Most space-faring states understand and appreciate the need to establish the rules of the road to govern activities in outer space as a means to ensure the long-term sustainability. Nevertheless, the process leading to the formulation of an instrument cannot be hastened to be concluded in such a short span of time. States need to spend considerable time debating issues, from the need for such a mechanism to the principles and scope of such an instrument, as well as the process. For many states, the process is as important as the instrument. To hasten the process may not help in enlisting the support of a large number of countries.

On the other hand, it is understandable that the EU has expended considerable amount of energy and resources into this exercise. However, it has to be more patient in letting the process take its due course if it has to muster the critical support it requires. A process such as this should ensure that it is supported not only by a significant number of countries but also supported by those countries that are seen as significant. Second, a truly international effort in the code formation began only in 2011-12 and it appears that a measure of this nature cannot be concluded in a span of two years.

This is not exclusive to the space code debate but holds true in the larger context of arms control. Any arms control measure must be initiated at the global rather than regional level. These should ideally be taken up in the CD or other UN institution that may carry larger legitimacy at least in the context of many of the developing countries. Enlisting the support of these countries is critical in ensuring the endorsement, and thereby longevity and effectiveness of the instrument.

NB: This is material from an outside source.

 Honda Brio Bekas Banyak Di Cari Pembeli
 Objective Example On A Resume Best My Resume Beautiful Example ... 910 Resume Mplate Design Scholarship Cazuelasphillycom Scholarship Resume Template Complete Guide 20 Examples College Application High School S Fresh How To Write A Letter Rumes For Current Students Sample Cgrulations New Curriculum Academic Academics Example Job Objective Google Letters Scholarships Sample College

Such measures could also be initiated through pre-proposal consultations among a smaller working group, an inter-governmental group, space agencies of established space-faring powers or even a group within the CD that could deliberate upon and consider the utility of different measures in the context of developing a code or any such measure.

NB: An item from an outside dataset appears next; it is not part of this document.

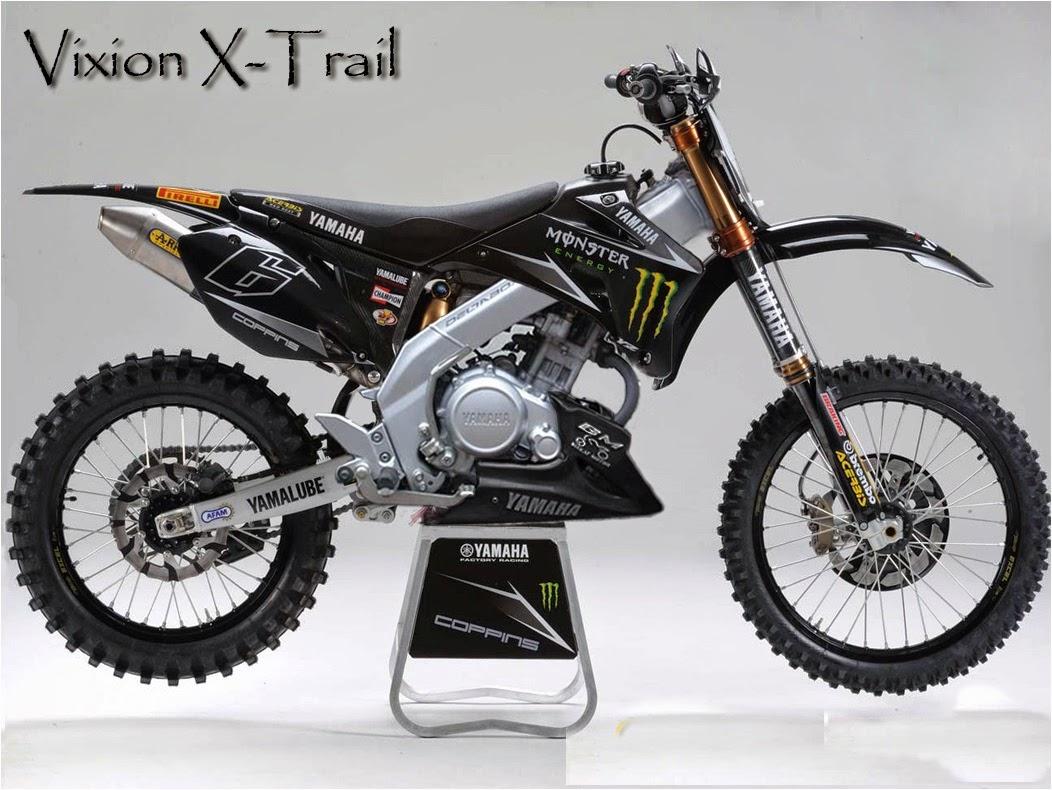 Modifikasi Motor Yamaha Vixion Menjadi Trail Modifikasi Motor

However, the more important aspect in gaining greater traction for any arms control measure is to proceed at a pace that is comfortable to all. This is particularly important for the Code that has seen a bit of resistance from outside of the EU capitals. Countries are going to be skeptical when a group of countries or a particular region takes the initiative to produce a mechanism, particularly if it is an arms control measure, as has been the case with the space code. One group of countries cannot decide upon a course of action and expect it to be endorsed by the rest. These exercises have to be truly global and inclusive if they have to be endorsed by a large number of states.

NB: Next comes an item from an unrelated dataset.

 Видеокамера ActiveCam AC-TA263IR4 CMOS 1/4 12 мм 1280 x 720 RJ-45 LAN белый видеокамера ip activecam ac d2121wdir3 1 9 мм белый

Meanwhile, other established and emerging space powers also need to make earnest efforts and participate in these processes. Major space powers sitting on the fence need to start shedding their political differences and start contributing to the process in a constructive manner. This is critical given that the challenges facing outer space are huge and space is truly global requiring global attention and action.

In conclusion, the EU having taken the lead in initiating the international space code must be patient in taking it to a meaningful conclusion. The EU in this regard must engage in wider consultations at bilateral, regional and multilateral levels as a means to bridge the political divide between states and have it endorsed by as many states as possible. However, such endorsement in large numbers can come about only if the EU were to move at a pace that is comfortable to all and not hasten the process by setting artificial deadlines.